What you need to do. In the text about the studio visit with June Querido, what is removed from the pocket altar in her work Pocketshrine (2025)?

Reading text.
WE’VE GOT SANCTITY IN OUR BACK POCKETS - JUNE QUERIDO
We met with June in her studio to chat, go through some of her works and talk about her writing “We’ve Got Sanctity in Our Back Pocket”, an essay she’s developed over the last couple of months. Hiding on her desk were trinkets, over and under pieces of paper and objects hanging from each other. June selected recent works for us to look at, all of which could fit inside a shoebox.
We’ve decided to talk about three particular works to serve as an introduction for the pictures and fragments of text that will follow. Alongside the images, we will post sentences and paragraphs of “We’ve Got Sanctity in Our Back Pocket”, a piece of writing that investigates the value of objects, the systems capitalism keeps in place and how alternative ways of placing value could change our lives. June mentions canonization, rituals, sacred objects, as well as Dutch window displays, nighttime routines and wild women.
1. Pocket shrines are small pocket-sized devotional Christian objects. They resemble small, flattened altars and are used for prayer. Usually, shrines are made of fabric that folds in on itself and is embellished with religious imagery. With her work, Pocketshrine (2025), June produces a ghostly version of this pocket altar. All of the religious imagery is removed and what remains is an empty structure, an arrangement of charms that used to be holy.

Information shown.
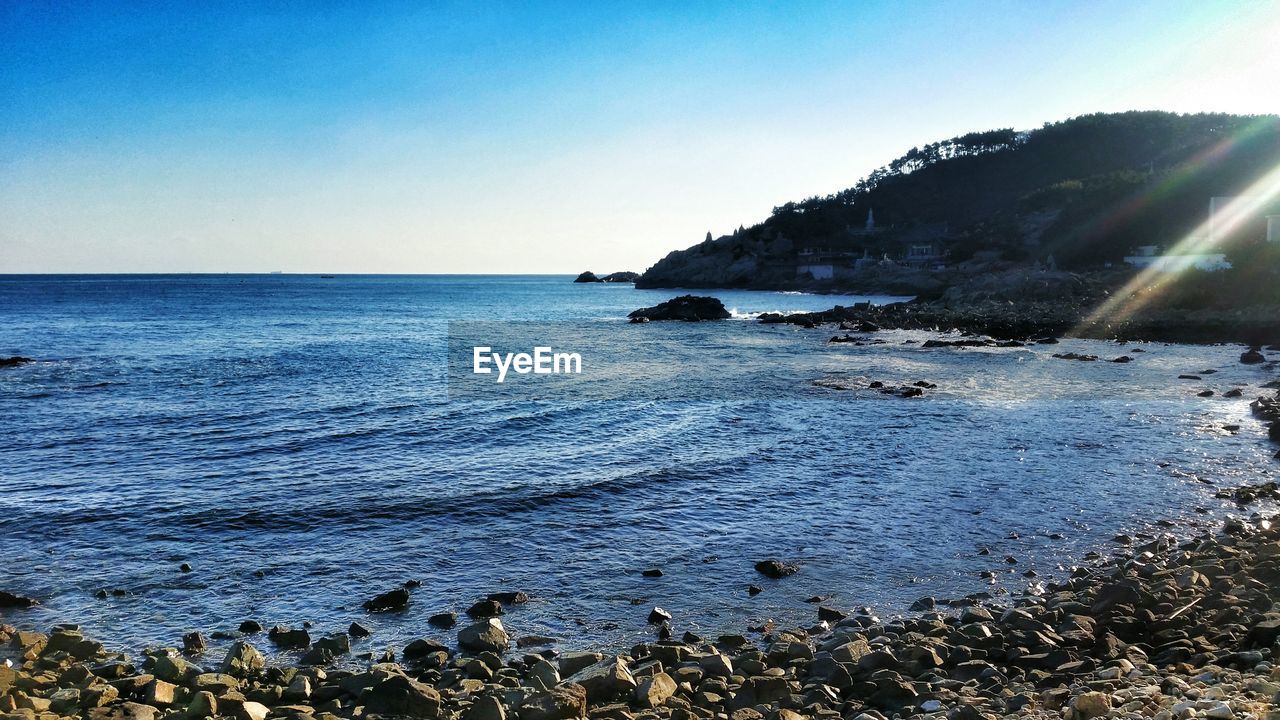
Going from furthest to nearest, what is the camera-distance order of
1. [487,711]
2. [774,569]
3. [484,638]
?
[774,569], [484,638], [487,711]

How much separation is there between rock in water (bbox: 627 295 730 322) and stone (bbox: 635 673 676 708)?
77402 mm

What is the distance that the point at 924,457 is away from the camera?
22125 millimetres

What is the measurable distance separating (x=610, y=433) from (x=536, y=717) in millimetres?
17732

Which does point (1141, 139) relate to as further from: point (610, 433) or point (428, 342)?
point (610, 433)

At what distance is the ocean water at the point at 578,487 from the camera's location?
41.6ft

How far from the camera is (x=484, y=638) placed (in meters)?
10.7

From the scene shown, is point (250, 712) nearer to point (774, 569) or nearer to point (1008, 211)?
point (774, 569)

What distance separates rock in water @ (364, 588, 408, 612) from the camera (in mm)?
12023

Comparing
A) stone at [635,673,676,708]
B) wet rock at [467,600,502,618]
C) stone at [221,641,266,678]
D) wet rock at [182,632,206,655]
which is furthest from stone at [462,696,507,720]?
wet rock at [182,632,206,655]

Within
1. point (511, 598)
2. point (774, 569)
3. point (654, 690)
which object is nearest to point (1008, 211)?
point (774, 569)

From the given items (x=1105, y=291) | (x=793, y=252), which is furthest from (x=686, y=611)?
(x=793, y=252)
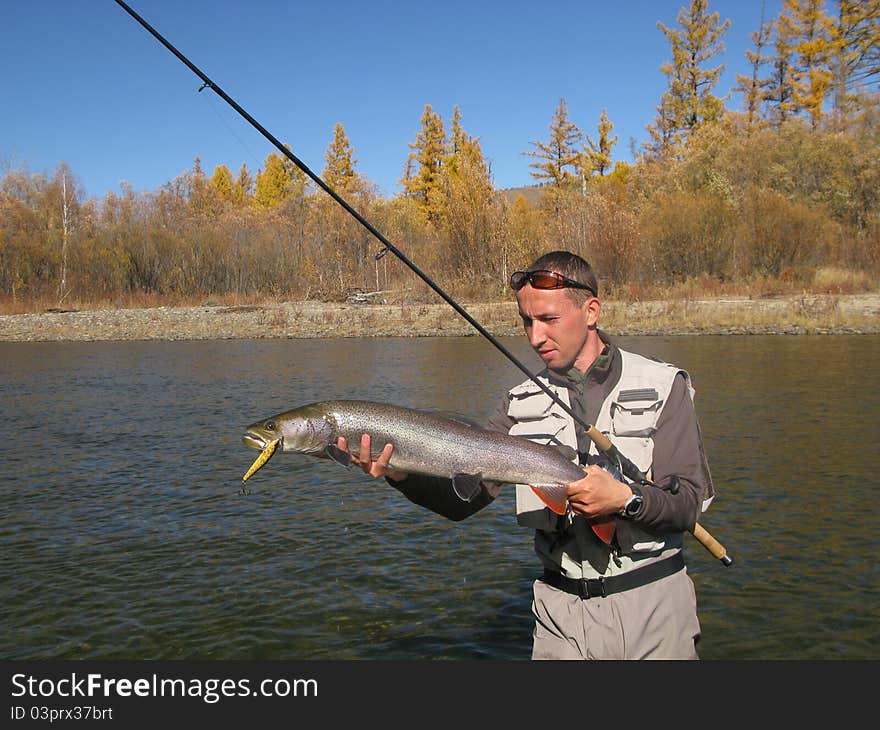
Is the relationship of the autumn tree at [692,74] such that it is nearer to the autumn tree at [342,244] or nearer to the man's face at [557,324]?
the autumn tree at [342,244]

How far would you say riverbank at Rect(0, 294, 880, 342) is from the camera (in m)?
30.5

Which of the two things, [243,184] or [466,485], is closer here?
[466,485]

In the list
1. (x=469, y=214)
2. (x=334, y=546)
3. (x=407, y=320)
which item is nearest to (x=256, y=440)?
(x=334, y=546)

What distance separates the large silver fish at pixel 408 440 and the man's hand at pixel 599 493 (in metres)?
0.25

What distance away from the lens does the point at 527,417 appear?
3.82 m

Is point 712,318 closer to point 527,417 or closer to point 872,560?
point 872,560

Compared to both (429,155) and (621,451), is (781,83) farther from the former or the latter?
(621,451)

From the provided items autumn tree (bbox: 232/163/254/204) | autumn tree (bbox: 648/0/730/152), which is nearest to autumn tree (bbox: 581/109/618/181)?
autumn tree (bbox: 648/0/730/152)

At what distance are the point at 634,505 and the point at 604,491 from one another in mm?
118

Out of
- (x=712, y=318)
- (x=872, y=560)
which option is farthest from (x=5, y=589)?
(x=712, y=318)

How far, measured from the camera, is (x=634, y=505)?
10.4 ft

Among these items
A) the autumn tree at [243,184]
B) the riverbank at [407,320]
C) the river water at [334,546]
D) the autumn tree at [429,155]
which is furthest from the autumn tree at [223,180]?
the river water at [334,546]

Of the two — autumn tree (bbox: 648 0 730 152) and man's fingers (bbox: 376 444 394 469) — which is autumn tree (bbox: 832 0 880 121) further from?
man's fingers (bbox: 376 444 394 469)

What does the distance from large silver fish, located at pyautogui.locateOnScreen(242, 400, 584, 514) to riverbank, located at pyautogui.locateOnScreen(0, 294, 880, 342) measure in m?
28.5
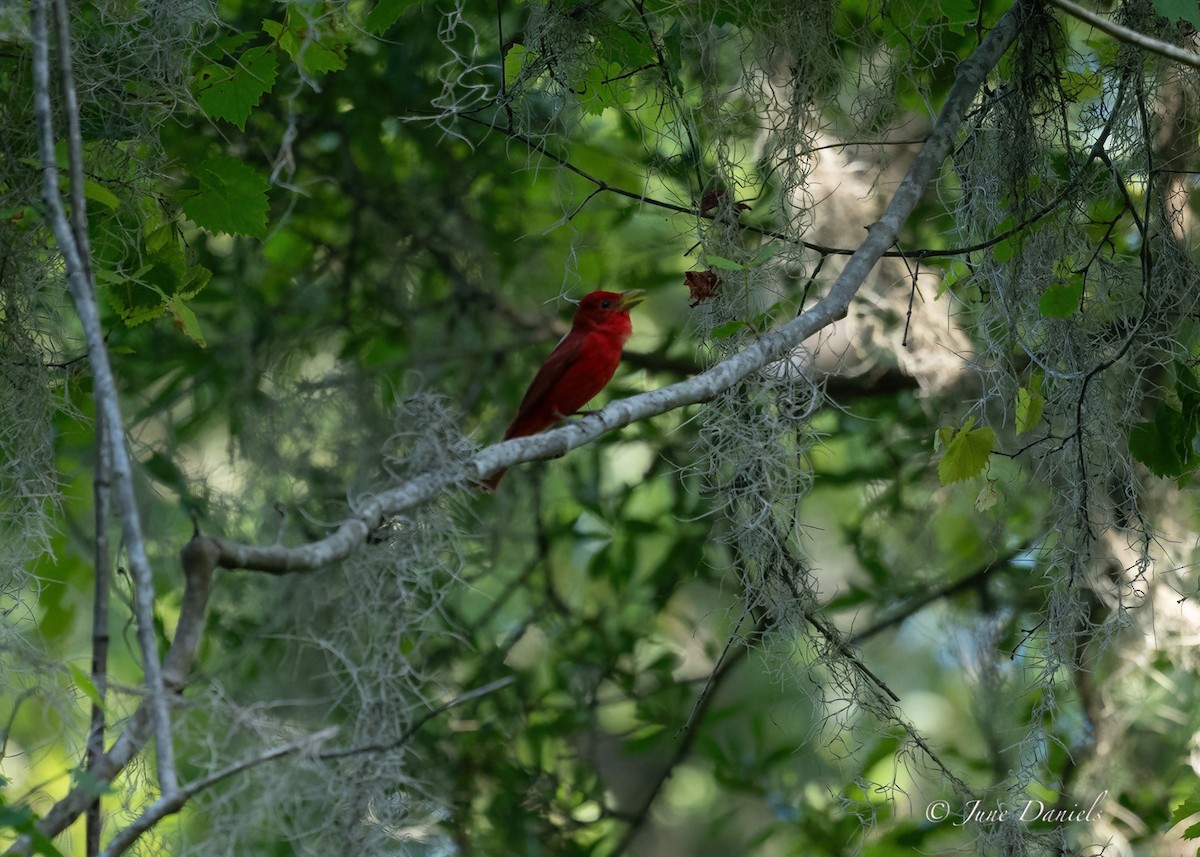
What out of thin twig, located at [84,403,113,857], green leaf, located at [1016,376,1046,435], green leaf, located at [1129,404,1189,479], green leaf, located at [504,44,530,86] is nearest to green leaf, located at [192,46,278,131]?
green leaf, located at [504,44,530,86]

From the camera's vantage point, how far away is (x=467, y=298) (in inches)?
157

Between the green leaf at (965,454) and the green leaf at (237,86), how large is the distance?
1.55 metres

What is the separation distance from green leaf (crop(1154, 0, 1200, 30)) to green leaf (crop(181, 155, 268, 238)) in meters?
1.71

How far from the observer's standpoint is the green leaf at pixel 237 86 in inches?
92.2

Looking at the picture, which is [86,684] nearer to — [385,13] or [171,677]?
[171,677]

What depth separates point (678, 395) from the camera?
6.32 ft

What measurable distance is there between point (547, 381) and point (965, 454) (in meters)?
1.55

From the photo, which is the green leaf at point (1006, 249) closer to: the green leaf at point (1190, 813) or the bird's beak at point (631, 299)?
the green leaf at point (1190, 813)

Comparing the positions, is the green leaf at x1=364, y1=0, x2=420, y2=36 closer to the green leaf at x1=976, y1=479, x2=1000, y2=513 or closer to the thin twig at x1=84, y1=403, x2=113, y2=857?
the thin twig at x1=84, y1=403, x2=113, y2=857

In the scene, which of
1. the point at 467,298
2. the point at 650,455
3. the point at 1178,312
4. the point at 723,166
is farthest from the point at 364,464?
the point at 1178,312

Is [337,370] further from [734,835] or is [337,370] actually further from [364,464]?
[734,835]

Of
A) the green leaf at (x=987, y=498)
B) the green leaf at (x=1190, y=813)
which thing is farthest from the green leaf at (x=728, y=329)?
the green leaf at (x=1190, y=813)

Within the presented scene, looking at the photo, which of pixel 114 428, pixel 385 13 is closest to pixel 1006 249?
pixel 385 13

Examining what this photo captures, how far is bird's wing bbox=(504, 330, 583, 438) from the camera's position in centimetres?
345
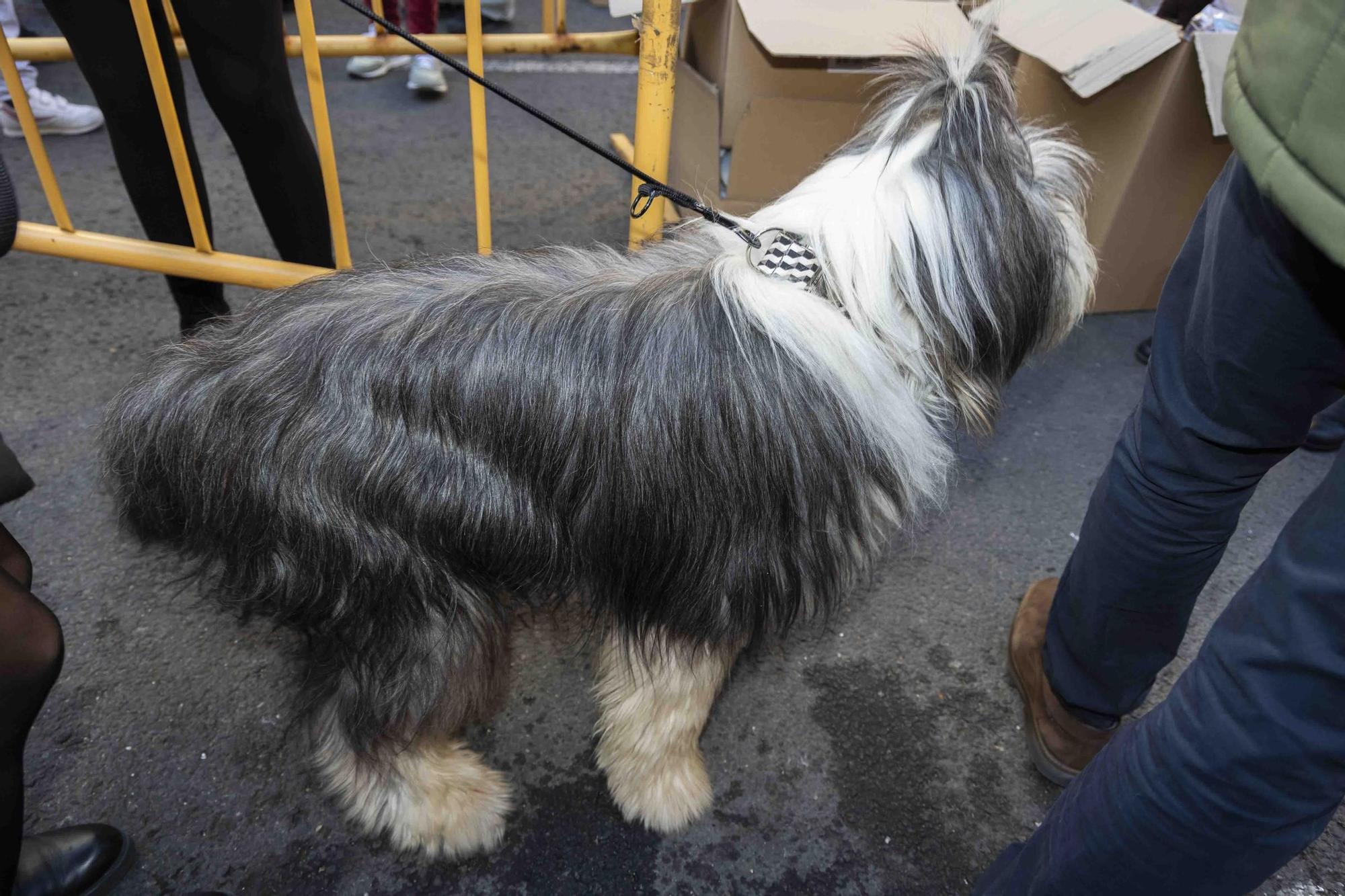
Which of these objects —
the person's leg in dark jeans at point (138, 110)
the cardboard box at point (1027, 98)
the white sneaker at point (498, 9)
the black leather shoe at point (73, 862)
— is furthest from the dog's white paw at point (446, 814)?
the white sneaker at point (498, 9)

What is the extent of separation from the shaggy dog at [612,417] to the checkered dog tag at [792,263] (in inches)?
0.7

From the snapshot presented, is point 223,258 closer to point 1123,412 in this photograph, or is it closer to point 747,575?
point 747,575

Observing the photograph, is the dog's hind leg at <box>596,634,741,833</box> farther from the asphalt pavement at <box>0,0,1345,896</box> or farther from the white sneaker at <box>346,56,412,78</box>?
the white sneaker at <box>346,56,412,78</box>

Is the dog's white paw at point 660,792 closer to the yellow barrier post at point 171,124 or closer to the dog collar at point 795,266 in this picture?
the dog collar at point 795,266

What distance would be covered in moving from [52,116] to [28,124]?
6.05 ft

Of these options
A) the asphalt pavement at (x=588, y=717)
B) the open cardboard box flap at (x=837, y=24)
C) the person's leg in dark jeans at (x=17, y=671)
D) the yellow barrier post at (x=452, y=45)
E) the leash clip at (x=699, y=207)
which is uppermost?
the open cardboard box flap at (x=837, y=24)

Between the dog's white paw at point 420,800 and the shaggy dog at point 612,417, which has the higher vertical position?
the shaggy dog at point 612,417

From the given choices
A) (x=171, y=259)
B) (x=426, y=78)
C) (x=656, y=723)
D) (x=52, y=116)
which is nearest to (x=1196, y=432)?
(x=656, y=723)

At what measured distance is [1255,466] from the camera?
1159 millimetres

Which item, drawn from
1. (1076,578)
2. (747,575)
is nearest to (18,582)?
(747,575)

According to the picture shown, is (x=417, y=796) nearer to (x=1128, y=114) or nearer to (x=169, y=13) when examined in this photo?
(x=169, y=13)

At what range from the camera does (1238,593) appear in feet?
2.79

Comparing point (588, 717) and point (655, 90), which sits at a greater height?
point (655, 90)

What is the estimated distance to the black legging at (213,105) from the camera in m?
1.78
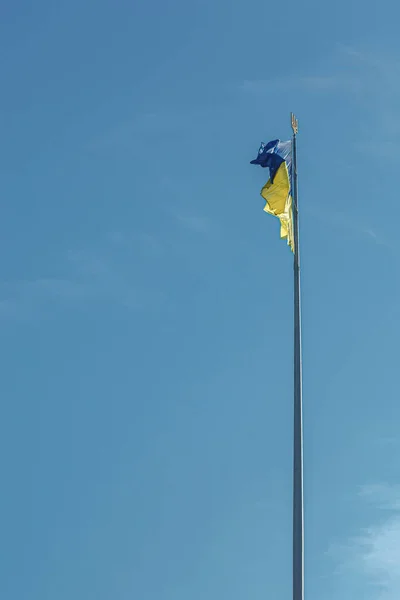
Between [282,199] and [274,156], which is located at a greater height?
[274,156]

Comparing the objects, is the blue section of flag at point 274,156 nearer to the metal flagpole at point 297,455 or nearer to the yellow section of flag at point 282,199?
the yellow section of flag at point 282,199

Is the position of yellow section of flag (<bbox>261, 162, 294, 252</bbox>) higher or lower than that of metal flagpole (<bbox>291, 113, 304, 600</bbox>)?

Solution. All of the religious imagery is removed.